++++ INFORMATION PROVIDED
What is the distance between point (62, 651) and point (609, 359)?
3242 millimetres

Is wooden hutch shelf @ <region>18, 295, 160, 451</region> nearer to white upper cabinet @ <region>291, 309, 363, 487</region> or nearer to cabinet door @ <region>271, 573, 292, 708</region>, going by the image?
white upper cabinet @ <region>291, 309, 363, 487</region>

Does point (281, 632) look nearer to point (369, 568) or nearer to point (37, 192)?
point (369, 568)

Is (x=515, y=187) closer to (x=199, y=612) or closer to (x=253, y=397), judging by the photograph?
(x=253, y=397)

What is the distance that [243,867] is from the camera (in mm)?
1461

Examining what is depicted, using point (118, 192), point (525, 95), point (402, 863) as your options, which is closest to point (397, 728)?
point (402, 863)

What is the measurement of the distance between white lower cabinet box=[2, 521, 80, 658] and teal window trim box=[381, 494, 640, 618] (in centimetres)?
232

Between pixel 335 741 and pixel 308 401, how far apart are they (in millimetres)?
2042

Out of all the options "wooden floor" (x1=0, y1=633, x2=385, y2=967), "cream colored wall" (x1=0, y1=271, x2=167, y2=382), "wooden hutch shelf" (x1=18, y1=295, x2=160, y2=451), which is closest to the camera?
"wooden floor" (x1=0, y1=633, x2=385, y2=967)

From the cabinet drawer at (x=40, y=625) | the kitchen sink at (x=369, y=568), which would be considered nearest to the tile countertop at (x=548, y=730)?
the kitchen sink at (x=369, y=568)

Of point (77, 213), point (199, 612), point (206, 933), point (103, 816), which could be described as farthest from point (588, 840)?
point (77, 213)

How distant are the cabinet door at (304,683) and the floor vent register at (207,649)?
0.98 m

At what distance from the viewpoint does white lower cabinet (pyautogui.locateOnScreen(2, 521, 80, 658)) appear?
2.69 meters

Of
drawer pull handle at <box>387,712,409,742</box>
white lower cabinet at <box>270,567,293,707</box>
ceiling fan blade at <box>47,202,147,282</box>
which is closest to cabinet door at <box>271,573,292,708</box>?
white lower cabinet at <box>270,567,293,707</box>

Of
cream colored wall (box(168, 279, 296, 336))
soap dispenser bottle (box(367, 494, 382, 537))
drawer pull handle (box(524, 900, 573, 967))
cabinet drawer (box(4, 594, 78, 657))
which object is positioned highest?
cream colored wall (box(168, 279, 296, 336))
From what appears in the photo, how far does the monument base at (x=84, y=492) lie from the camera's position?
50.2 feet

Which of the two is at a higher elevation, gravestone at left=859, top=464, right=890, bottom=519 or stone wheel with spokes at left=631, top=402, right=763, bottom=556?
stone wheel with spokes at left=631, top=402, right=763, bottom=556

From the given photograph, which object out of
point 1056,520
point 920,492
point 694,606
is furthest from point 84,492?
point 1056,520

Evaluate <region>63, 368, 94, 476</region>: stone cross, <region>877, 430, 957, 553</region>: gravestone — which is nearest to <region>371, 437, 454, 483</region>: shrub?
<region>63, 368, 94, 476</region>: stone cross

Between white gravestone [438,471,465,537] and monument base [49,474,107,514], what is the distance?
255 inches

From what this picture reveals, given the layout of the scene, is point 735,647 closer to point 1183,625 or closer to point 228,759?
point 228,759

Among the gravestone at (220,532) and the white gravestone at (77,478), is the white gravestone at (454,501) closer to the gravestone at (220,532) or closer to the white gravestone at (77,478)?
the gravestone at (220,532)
++++++++
Update the stretch from the line containing "Among the gravestone" through the end of the listing by putting "nearer" in place of "closer" and leaving everything else as it is.

Among the gravestone at (220,532) and the white gravestone at (77,478), is the white gravestone at (454,501) nearer to the gravestone at (220,532) or nearer to the white gravestone at (77,478)?
the gravestone at (220,532)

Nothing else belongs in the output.